WORK INSTRUCTIONS:
Could you edit the rows from the line that has "What is the distance dividing" through the end of the rows, replacing "light brown horse" with "tan horse" and changing nothing else, and return only those lines?

····················

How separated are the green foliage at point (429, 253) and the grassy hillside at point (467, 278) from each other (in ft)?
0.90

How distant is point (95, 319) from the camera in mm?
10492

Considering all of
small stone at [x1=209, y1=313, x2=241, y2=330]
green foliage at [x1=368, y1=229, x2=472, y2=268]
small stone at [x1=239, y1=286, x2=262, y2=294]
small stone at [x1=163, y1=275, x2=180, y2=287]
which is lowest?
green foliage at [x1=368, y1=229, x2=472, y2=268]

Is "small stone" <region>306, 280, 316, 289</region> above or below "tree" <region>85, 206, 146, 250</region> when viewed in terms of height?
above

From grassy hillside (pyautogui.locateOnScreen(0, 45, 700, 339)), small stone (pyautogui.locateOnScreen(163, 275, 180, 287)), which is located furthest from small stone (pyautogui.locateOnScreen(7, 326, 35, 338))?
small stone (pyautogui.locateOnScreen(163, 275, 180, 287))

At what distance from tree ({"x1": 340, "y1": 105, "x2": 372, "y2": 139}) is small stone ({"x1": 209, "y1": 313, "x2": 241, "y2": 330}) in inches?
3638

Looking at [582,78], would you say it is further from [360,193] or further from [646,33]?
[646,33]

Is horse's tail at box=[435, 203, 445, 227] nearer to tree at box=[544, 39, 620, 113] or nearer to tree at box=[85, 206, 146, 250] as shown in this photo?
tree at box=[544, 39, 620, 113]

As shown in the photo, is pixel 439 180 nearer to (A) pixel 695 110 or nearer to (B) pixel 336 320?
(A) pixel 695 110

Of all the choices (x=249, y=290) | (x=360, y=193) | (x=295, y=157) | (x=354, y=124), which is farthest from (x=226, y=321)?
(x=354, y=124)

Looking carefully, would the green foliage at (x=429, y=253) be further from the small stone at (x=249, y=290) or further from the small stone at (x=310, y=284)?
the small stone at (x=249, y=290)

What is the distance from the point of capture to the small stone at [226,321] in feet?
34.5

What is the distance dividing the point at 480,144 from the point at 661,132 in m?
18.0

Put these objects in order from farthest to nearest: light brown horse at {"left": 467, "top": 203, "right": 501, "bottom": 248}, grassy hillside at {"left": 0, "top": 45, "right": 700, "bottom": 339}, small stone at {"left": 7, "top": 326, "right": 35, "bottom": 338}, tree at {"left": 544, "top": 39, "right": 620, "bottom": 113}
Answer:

····················

OUTPUT OF THE EXERCISE:
What is the distance dividing the point at 480,144 from the point at 661,132 in m?
18.0

Put these objects in order from farthest to nearest: tan horse at {"left": 467, "top": 203, "right": 501, "bottom": 248}, grassy hillside at {"left": 0, "top": 45, "right": 700, "bottom": 339}, small stone at {"left": 7, "top": 326, "right": 35, "bottom": 338}, tree at {"left": 544, "top": 39, "right": 620, "bottom": 113}
Answer:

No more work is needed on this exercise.